- **Given task**
Please pick out and copy every line in the entries below that contains the word "wristwatch". A match must have the same capitalization.

- **Provided data**
────

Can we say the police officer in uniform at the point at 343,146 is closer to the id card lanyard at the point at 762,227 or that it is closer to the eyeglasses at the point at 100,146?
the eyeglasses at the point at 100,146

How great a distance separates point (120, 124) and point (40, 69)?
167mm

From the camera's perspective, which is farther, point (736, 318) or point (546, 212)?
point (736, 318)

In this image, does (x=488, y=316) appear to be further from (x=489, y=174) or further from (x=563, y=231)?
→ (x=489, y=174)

────

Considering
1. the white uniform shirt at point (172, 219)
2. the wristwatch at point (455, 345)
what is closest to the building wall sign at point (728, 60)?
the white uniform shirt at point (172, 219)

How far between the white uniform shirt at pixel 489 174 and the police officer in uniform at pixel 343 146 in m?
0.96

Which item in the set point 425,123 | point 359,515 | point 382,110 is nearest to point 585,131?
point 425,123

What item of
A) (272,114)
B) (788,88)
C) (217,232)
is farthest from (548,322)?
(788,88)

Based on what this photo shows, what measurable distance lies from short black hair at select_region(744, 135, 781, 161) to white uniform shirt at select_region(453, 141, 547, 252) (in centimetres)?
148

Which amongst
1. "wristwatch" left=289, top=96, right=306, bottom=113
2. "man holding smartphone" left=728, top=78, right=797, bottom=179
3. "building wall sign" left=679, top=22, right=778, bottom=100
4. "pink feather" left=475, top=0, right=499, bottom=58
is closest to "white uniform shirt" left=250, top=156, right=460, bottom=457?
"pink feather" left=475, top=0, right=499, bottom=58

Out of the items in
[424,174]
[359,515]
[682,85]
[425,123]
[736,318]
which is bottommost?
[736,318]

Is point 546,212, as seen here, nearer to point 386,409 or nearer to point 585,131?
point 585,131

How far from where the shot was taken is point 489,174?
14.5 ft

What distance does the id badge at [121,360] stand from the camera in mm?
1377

────

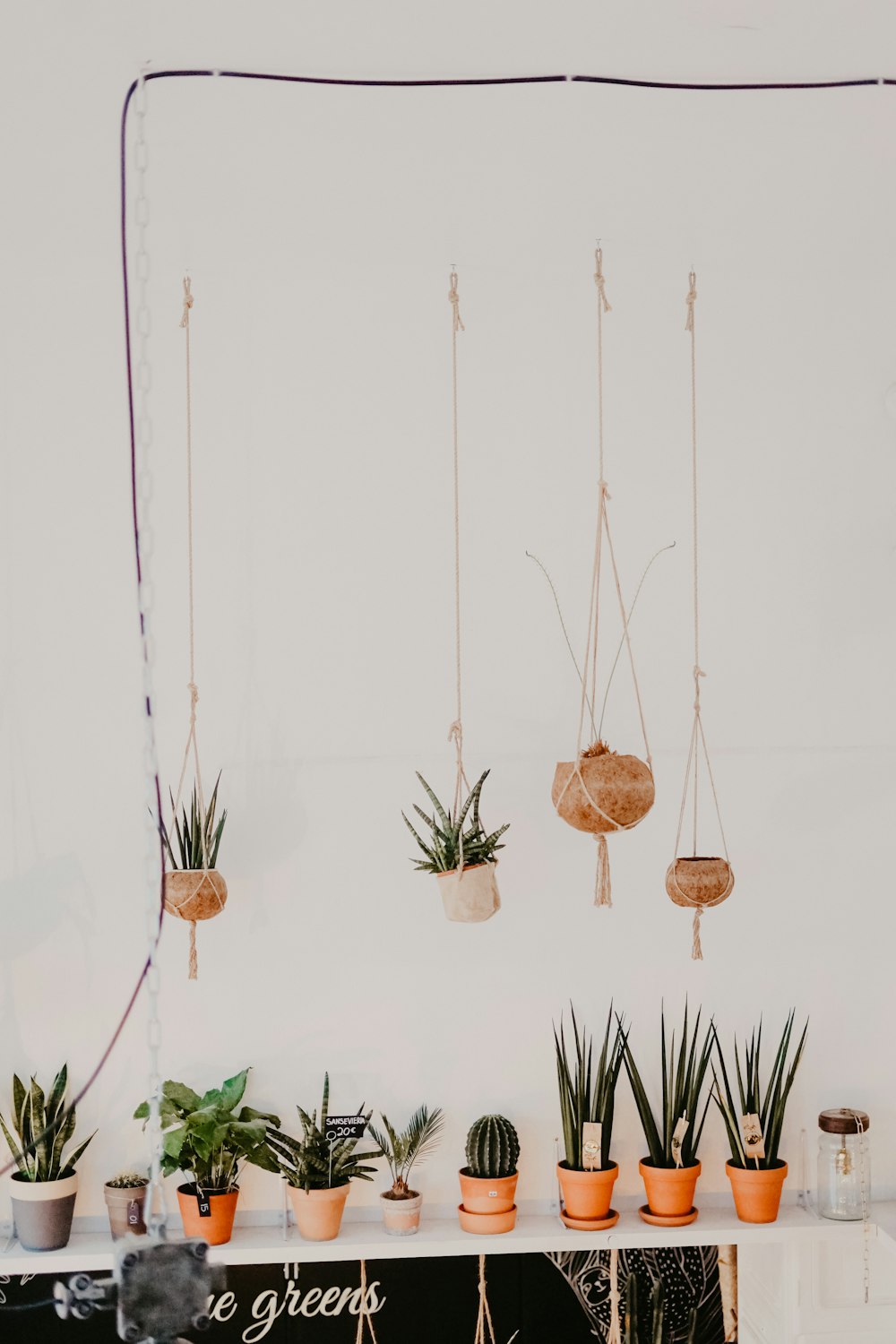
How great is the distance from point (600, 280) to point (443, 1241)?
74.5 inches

────

- **Reply to the exercise**
2. the wristwatch at point (455, 345)
1. "wristwatch" left=289, top=96, right=306, bottom=113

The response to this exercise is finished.